Many would argue that that countercultural, pot-friendly dynamic is Whistler. I am not so sure anymore. I feel like the resort has grown up in the last two decades and perhaps shed its rebellious, teenage angst in favour of a focus on an adventure-seeking lifestyle, when fun is still front and centre, but respect is part of the equation, too. That respect will need to be practised as we welcome weed to the Village Stroll.

If Whistler is going to open up cannabis storefronts, part of the business strategy has to include our tourism sector—this also has to be part of the community conversation.

After all, a 2020 report found that 29 per cent of all active leisure travellers want to do cannabis-related activities on vacation, and 25 per cent of respondents travelled to a destination for a cannabis experience, including 44 per cent of Millennials and members of Generation Z. 

I would argue that cannabis retail needs to be viewed, from a tourism point of view, as closer to the wine industry than tobacco—which is kind of the focus around regulation currently.

Perhaps in the future, Whistler might host a festival where guests enjoy seminars about the variety of cannabis available, perhaps they would visit a farm where it is produced as they would a vineyard, perhaps eateries will prepare food or cocktails with different cannabis strains? (Maybe one of the chemists could work on making that second-hand smoke smell better!)

Could this represent an opportunity?
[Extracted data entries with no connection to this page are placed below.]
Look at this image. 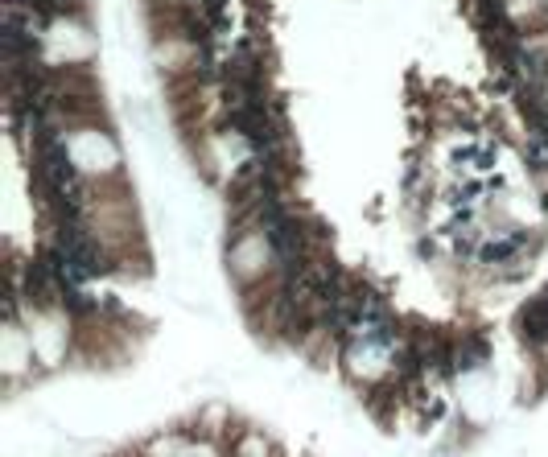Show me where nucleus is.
Segmentation results:
<instances>
[{"label": "nucleus", "mask_w": 548, "mask_h": 457, "mask_svg": "<svg viewBox=\"0 0 548 457\" xmlns=\"http://www.w3.org/2000/svg\"><path fill=\"white\" fill-rule=\"evenodd\" d=\"M231 268L243 280L247 276H260L268 268V243L260 235H239V243H235V251H231Z\"/></svg>", "instance_id": "obj_1"}]
</instances>
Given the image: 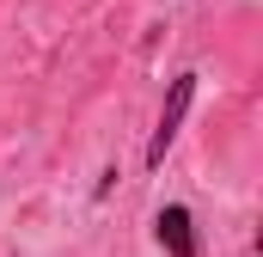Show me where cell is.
<instances>
[{"label":"cell","instance_id":"obj_2","mask_svg":"<svg viewBox=\"0 0 263 257\" xmlns=\"http://www.w3.org/2000/svg\"><path fill=\"white\" fill-rule=\"evenodd\" d=\"M153 239H159V251H165V257H202L196 221H190V208H184V202H165V208L153 214Z\"/></svg>","mask_w":263,"mask_h":257},{"label":"cell","instance_id":"obj_1","mask_svg":"<svg viewBox=\"0 0 263 257\" xmlns=\"http://www.w3.org/2000/svg\"><path fill=\"white\" fill-rule=\"evenodd\" d=\"M196 80H202V74H178V80L165 86V104H159L153 135H147V153H141V166H147V172H159V166H165V153H172V141L184 135V117H190V104H196Z\"/></svg>","mask_w":263,"mask_h":257}]
</instances>
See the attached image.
I think so, and it’s not just about people coming here to get high—they can do that anywhere. It’s about an added value to the guest, about creating a unique offering to draw them here.
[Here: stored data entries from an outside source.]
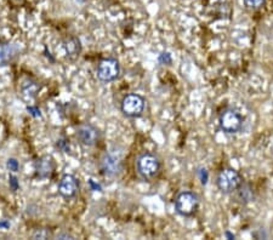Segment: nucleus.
I'll use <instances>...</instances> for the list:
<instances>
[{
  "instance_id": "4",
  "label": "nucleus",
  "mask_w": 273,
  "mask_h": 240,
  "mask_svg": "<svg viewBox=\"0 0 273 240\" xmlns=\"http://www.w3.org/2000/svg\"><path fill=\"white\" fill-rule=\"evenodd\" d=\"M244 119L240 113L233 108H226L219 115V126L225 134L234 135L243 128Z\"/></svg>"
},
{
  "instance_id": "15",
  "label": "nucleus",
  "mask_w": 273,
  "mask_h": 240,
  "mask_svg": "<svg viewBox=\"0 0 273 240\" xmlns=\"http://www.w3.org/2000/svg\"><path fill=\"white\" fill-rule=\"evenodd\" d=\"M244 5L250 10H257L266 4V0H243Z\"/></svg>"
},
{
  "instance_id": "1",
  "label": "nucleus",
  "mask_w": 273,
  "mask_h": 240,
  "mask_svg": "<svg viewBox=\"0 0 273 240\" xmlns=\"http://www.w3.org/2000/svg\"><path fill=\"white\" fill-rule=\"evenodd\" d=\"M162 164L156 154L144 152L136 159V172L144 181H151L159 175Z\"/></svg>"
},
{
  "instance_id": "19",
  "label": "nucleus",
  "mask_w": 273,
  "mask_h": 240,
  "mask_svg": "<svg viewBox=\"0 0 273 240\" xmlns=\"http://www.w3.org/2000/svg\"><path fill=\"white\" fill-rule=\"evenodd\" d=\"M49 236V232H46L45 229H39L33 234V238H39V239H45Z\"/></svg>"
},
{
  "instance_id": "5",
  "label": "nucleus",
  "mask_w": 273,
  "mask_h": 240,
  "mask_svg": "<svg viewBox=\"0 0 273 240\" xmlns=\"http://www.w3.org/2000/svg\"><path fill=\"white\" fill-rule=\"evenodd\" d=\"M146 100L139 94H127L120 102V109L127 118H140L145 112Z\"/></svg>"
},
{
  "instance_id": "20",
  "label": "nucleus",
  "mask_w": 273,
  "mask_h": 240,
  "mask_svg": "<svg viewBox=\"0 0 273 240\" xmlns=\"http://www.w3.org/2000/svg\"><path fill=\"white\" fill-rule=\"evenodd\" d=\"M28 112H30L33 117H40V115H42L40 114V111L37 108V107H28Z\"/></svg>"
},
{
  "instance_id": "2",
  "label": "nucleus",
  "mask_w": 273,
  "mask_h": 240,
  "mask_svg": "<svg viewBox=\"0 0 273 240\" xmlns=\"http://www.w3.org/2000/svg\"><path fill=\"white\" fill-rule=\"evenodd\" d=\"M199 196L191 190H182L175 198L176 212L182 217H193L199 210Z\"/></svg>"
},
{
  "instance_id": "7",
  "label": "nucleus",
  "mask_w": 273,
  "mask_h": 240,
  "mask_svg": "<svg viewBox=\"0 0 273 240\" xmlns=\"http://www.w3.org/2000/svg\"><path fill=\"white\" fill-rule=\"evenodd\" d=\"M77 138L83 146L92 147L100 140V132H98L97 128H95L92 124L84 123L78 126Z\"/></svg>"
},
{
  "instance_id": "12",
  "label": "nucleus",
  "mask_w": 273,
  "mask_h": 240,
  "mask_svg": "<svg viewBox=\"0 0 273 240\" xmlns=\"http://www.w3.org/2000/svg\"><path fill=\"white\" fill-rule=\"evenodd\" d=\"M17 54L16 48L10 43H0V62L7 65L15 59Z\"/></svg>"
},
{
  "instance_id": "6",
  "label": "nucleus",
  "mask_w": 273,
  "mask_h": 240,
  "mask_svg": "<svg viewBox=\"0 0 273 240\" xmlns=\"http://www.w3.org/2000/svg\"><path fill=\"white\" fill-rule=\"evenodd\" d=\"M120 74V65L117 59L107 57L101 60L97 66V78L102 83H111L118 79Z\"/></svg>"
},
{
  "instance_id": "17",
  "label": "nucleus",
  "mask_w": 273,
  "mask_h": 240,
  "mask_svg": "<svg viewBox=\"0 0 273 240\" xmlns=\"http://www.w3.org/2000/svg\"><path fill=\"white\" fill-rule=\"evenodd\" d=\"M9 184H10L11 189H13L14 192H16V190L19 189V180H17V177H15V176L10 175V177H9Z\"/></svg>"
},
{
  "instance_id": "10",
  "label": "nucleus",
  "mask_w": 273,
  "mask_h": 240,
  "mask_svg": "<svg viewBox=\"0 0 273 240\" xmlns=\"http://www.w3.org/2000/svg\"><path fill=\"white\" fill-rule=\"evenodd\" d=\"M55 170V164L51 157L49 155H44V157L39 158L36 161V171L37 176L39 178H49L51 177V175L54 173Z\"/></svg>"
},
{
  "instance_id": "9",
  "label": "nucleus",
  "mask_w": 273,
  "mask_h": 240,
  "mask_svg": "<svg viewBox=\"0 0 273 240\" xmlns=\"http://www.w3.org/2000/svg\"><path fill=\"white\" fill-rule=\"evenodd\" d=\"M101 169L106 176H115L120 172L121 169V159L118 154L108 152L103 155L101 160Z\"/></svg>"
},
{
  "instance_id": "3",
  "label": "nucleus",
  "mask_w": 273,
  "mask_h": 240,
  "mask_svg": "<svg viewBox=\"0 0 273 240\" xmlns=\"http://www.w3.org/2000/svg\"><path fill=\"white\" fill-rule=\"evenodd\" d=\"M243 177L233 167H225L216 177V186L223 194H232L242 186Z\"/></svg>"
},
{
  "instance_id": "21",
  "label": "nucleus",
  "mask_w": 273,
  "mask_h": 240,
  "mask_svg": "<svg viewBox=\"0 0 273 240\" xmlns=\"http://www.w3.org/2000/svg\"><path fill=\"white\" fill-rule=\"evenodd\" d=\"M0 227H9V223H0Z\"/></svg>"
},
{
  "instance_id": "13",
  "label": "nucleus",
  "mask_w": 273,
  "mask_h": 240,
  "mask_svg": "<svg viewBox=\"0 0 273 240\" xmlns=\"http://www.w3.org/2000/svg\"><path fill=\"white\" fill-rule=\"evenodd\" d=\"M236 192H237V199L240 201V203L245 204L252 200V189L249 184L242 183V186L238 188Z\"/></svg>"
},
{
  "instance_id": "16",
  "label": "nucleus",
  "mask_w": 273,
  "mask_h": 240,
  "mask_svg": "<svg viewBox=\"0 0 273 240\" xmlns=\"http://www.w3.org/2000/svg\"><path fill=\"white\" fill-rule=\"evenodd\" d=\"M7 165H8V169L10 170V171H13V172H16L17 170H19V167H20L19 161H17L16 159H14V158L9 159Z\"/></svg>"
},
{
  "instance_id": "18",
  "label": "nucleus",
  "mask_w": 273,
  "mask_h": 240,
  "mask_svg": "<svg viewBox=\"0 0 273 240\" xmlns=\"http://www.w3.org/2000/svg\"><path fill=\"white\" fill-rule=\"evenodd\" d=\"M57 147H59V148L62 150L63 153H68L69 152V144L68 142H67V140L66 141H57Z\"/></svg>"
},
{
  "instance_id": "14",
  "label": "nucleus",
  "mask_w": 273,
  "mask_h": 240,
  "mask_svg": "<svg viewBox=\"0 0 273 240\" xmlns=\"http://www.w3.org/2000/svg\"><path fill=\"white\" fill-rule=\"evenodd\" d=\"M40 90V86L38 85V83L33 82V80H27V82L23 83L22 85V92L25 96L27 97H36L38 91Z\"/></svg>"
},
{
  "instance_id": "11",
  "label": "nucleus",
  "mask_w": 273,
  "mask_h": 240,
  "mask_svg": "<svg viewBox=\"0 0 273 240\" xmlns=\"http://www.w3.org/2000/svg\"><path fill=\"white\" fill-rule=\"evenodd\" d=\"M63 49H65L68 60L74 61L80 56L81 54V43L77 37H68L63 42Z\"/></svg>"
},
{
  "instance_id": "8",
  "label": "nucleus",
  "mask_w": 273,
  "mask_h": 240,
  "mask_svg": "<svg viewBox=\"0 0 273 240\" xmlns=\"http://www.w3.org/2000/svg\"><path fill=\"white\" fill-rule=\"evenodd\" d=\"M79 180L73 175H63L59 183V193L63 198L72 199L79 192Z\"/></svg>"
}]
</instances>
In the space of three years, adult-use and medical cannabis’ contribution to Canada’s gross domestic product for the year ending July 2021 has grown to $17 billion. Compared to alcohol, Canadian cannabis sales have or will soon surpass the yearly retail sales of wine ($8 billion) and beer ($9.3 billion).

So while the conversation in the short term might be about where to put cannabis stores, the long-term conversation for Whistler must be about how to do what we do best: take the ordinary and make it extraordinary.